Other events (determined by my customized tables) happened along the way. Zebulon's character and an NPC hunted small game and fed the group. Isobel's cleric cleaned up and reconsecrated a pagan shrine (which her character would get xp credit for).
Then a random encounter with a merchant caravan occurred. Isobel, used to story games, said, "My character knows this merchant and is deeply afraid of him. Don't let him see me!" I should have asked Isobel if she wanted to have the merchant be fleshed out as a major antagonist, but for all my expressed ideals about player agency, I just had the merchant not recognize her and chat amicably with the other PCs.
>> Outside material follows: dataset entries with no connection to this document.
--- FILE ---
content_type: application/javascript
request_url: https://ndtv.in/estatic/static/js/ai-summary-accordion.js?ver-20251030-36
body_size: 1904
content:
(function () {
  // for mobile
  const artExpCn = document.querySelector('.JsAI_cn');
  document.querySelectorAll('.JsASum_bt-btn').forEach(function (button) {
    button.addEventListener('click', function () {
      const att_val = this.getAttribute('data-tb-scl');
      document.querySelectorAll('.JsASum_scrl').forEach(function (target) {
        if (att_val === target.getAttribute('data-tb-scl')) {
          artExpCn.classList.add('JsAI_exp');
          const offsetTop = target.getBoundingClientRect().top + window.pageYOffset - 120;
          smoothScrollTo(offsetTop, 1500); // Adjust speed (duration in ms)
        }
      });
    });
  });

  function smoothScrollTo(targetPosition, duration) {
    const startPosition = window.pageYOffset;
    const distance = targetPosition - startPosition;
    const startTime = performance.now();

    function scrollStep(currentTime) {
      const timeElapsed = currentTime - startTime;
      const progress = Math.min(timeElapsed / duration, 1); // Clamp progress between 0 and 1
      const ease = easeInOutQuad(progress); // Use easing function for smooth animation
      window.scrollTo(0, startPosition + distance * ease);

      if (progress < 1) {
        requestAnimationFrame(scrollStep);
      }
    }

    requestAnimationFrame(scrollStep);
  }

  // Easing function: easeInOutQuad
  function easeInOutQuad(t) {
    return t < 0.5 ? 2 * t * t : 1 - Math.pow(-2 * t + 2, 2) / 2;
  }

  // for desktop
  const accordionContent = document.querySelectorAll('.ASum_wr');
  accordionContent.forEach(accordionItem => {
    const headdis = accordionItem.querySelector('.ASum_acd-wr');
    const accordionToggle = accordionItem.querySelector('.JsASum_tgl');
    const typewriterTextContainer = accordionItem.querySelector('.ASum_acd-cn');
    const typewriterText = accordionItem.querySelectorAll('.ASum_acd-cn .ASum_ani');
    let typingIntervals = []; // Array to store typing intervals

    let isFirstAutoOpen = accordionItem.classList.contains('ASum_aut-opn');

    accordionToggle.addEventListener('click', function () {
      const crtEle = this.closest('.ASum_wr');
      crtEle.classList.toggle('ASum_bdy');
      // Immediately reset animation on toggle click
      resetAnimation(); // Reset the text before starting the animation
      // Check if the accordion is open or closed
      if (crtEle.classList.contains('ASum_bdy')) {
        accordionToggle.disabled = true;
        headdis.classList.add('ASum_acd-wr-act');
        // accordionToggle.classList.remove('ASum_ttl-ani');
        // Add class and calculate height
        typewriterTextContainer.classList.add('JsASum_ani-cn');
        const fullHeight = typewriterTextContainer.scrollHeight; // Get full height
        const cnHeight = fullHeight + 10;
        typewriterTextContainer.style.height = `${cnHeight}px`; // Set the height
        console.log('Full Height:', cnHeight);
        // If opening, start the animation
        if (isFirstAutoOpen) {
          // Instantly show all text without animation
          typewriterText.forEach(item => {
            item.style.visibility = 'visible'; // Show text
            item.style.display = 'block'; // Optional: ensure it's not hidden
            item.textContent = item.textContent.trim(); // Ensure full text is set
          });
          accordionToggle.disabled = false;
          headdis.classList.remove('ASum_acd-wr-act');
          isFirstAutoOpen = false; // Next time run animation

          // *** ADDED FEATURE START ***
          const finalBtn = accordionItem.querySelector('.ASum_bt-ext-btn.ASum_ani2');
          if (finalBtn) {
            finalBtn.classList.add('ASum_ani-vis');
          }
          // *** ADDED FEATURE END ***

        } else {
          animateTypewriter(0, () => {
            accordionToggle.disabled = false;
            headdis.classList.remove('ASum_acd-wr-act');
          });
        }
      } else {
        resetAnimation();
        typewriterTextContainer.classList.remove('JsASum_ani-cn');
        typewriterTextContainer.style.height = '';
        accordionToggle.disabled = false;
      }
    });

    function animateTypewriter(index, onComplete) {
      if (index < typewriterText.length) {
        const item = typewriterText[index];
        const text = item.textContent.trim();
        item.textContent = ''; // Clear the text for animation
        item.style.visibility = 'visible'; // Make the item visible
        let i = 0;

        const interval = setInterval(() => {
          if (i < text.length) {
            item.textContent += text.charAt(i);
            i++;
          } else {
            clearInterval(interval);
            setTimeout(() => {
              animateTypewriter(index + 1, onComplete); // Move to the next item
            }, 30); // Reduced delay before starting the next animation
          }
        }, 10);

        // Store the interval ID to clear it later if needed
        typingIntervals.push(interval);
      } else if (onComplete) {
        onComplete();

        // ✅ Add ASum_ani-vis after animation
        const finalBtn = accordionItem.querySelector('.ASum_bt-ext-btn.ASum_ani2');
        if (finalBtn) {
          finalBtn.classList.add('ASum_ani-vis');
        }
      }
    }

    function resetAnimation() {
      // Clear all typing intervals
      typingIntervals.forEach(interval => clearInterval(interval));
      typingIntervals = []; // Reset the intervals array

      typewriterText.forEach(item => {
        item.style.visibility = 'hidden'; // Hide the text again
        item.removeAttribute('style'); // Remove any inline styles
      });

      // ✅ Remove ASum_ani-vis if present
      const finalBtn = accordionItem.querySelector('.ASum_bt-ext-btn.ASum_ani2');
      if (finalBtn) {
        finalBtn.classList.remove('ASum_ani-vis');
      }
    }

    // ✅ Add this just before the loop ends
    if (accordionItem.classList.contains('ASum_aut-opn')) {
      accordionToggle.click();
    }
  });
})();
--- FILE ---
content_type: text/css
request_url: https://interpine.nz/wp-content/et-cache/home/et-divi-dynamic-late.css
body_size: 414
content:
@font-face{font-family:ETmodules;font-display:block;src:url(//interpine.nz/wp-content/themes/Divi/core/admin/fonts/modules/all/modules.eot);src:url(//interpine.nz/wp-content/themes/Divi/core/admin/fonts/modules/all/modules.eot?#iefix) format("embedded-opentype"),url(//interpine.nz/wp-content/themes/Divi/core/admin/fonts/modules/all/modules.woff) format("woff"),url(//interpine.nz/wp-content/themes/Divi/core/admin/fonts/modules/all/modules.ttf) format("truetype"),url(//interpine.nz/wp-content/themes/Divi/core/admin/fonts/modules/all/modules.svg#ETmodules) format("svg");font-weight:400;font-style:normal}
Finally, the party got to the gates of Polivka and we decided to halt the game on that note.
I asked Zebulon and Isobel: "Is this fun?" They said so, and said they liked the use of the laptop for the intro film-let and the various images which were shown at appropriate points during the game. But when I invited them to play again, they declined and we ended up doing normal dinner parties and things with them instead.
I really should have done better by them. Next time I DM, I will try not to adhere to all my contradictory idealisms at once. I will limit the absolute freedom of the sandbox at the very start, because too much freedom is overwhelming. I will have an initial set-up for the adventure which WILL encourage PCs to descend into dungeons for compelling reasons (I think a dungeoncrawl, because it limits choice a bit, won't be a bad intro to D&D for new players). I will skip the miserycrawl idea.
What have you done before, as a DM, which failed miserably? What do you do differently now?